Nader tells the camera that he does not regret running, even if it may have cost Al Gore the 2000 election and permanently changed the political landscape of the nation. An Unreasonable Man is about just that, and is the rare Election Day documentary that asks Why? rather than How?
5. Street Fight
Street Fight, the 2002 documentary chronicling the race for Newark’s mayor, is a lot of things. For one, it’s a classic underdog story, following young greenhorn Councilman Cory Booker’s campaign to unseat political stalwart Sharpe James, a true David vs. Goliath tale.
It’s also the story of a city—Newark, New Jersey—a community that is a stone’s throw from the cultural and commercial capital of the world yet is practically invisible in its shadow.

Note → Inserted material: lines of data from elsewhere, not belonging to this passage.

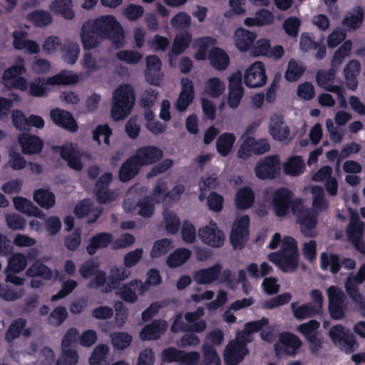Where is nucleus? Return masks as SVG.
I'll list each match as a JSON object with an SVG mask.
<instances>
[{
    "label": "nucleus",
    "instance_id": "1",
    "mask_svg": "<svg viewBox=\"0 0 365 365\" xmlns=\"http://www.w3.org/2000/svg\"><path fill=\"white\" fill-rule=\"evenodd\" d=\"M313 197V210L305 209L300 199L293 200L292 192L285 187L277 188L270 192L269 201L274 214L277 217H283L289 213L291 208L292 213L297 217L300 225L302 232L309 237L316 235L314 230L317 224V214L328 207V202L324 197L322 187L319 185L312 187Z\"/></svg>",
    "mask_w": 365,
    "mask_h": 365
},
{
    "label": "nucleus",
    "instance_id": "2",
    "mask_svg": "<svg viewBox=\"0 0 365 365\" xmlns=\"http://www.w3.org/2000/svg\"><path fill=\"white\" fill-rule=\"evenodd\" d=\"M269 319L263 317L260 320L245 324L243 331L237 332L235 340L231 341L225 350V361L227 365H237L248 354L247 343L252 340V334L268 325Z\"/></svg>",
    "mask_w": 365,
    "mask_h": 365
},
{
    "label": "nucleus",
    "instance_id": "3",
    "mask_svg": "<svg viewBox=\"0 0 365 365\" xmlns=\"http://www.w3.org/2000/svg\"><path fill=\"white\" fill-rule=\"evenodd\" d=\"M278 246L280 247L279 251L269 254L268 259L284 272L294 271L298 265L299 254L297 242L291 237L285 236L282 238L280 234L275 233L268 247L274 250Z\"/></svg>",
    "mask_w": 365,
    "mask_h": 365
},
{
    "label": "nucleus",
    "instance_id": "4",
    "mask_svg": "<svg viewBox=\"0 0 365 365\" xmlns=\"http://www.w3.org/2000/svg\"><path fill=\"white\" fill-rule=\"evenodd\" d=\"M91 24L96 34L101 38L110 39L117 46L124 41V31L116 18L112 15H102L95 19L88 21Z\"/></svg>",
    "mask_w": 365,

Unlike national campaign stories, Street Fight is a documentary that can make its more specific location its own character, and showcases Newark and its people from the ground up.
Cory Booker ended up losing the documented race, but later became mayor in 2006 and Senator in 2013. As his political career continues to soar, it’s clear that Street Fight may have been the first time the world outside of Newark got to see Cory Booker, but it certainly wasn’t the last.
Honorable Mention: Tanner ’88
Tanner ’88 isn’t an Election Day documentary, it’s a mockumentary, and while that’s pretty much cheating, it still holds many of the same merits of it’s more truthful peers. It helps that it’s helmed by some of the strongest storytellers the late 80s had to offer—Robert Altman and Doonesbury creator Garry Trudeau. Between Trudeau’s cutting, insightful take on politics and Altman’s way with camerawork and dialogue, Tanner ’88 isn’t just a great mockumentary—it’s a great film.
Of course, fictionalizing the campaign helps in many ways, utilizing great actors to say exactly what needs to be said and capturing candid moments that would be hard for real life cameras to pull off. If anything, it’s a great supplement to Election Day documentaries, filling in the blanks actual flesh-and-blood politicians have gotten so good at keeping obscure. At the same time, it highlights just exactly why we need to keep our cameras trained on the people running or trying to run our country, and exactly why we need smart, talented filmmakers telling the stories these cameras can find.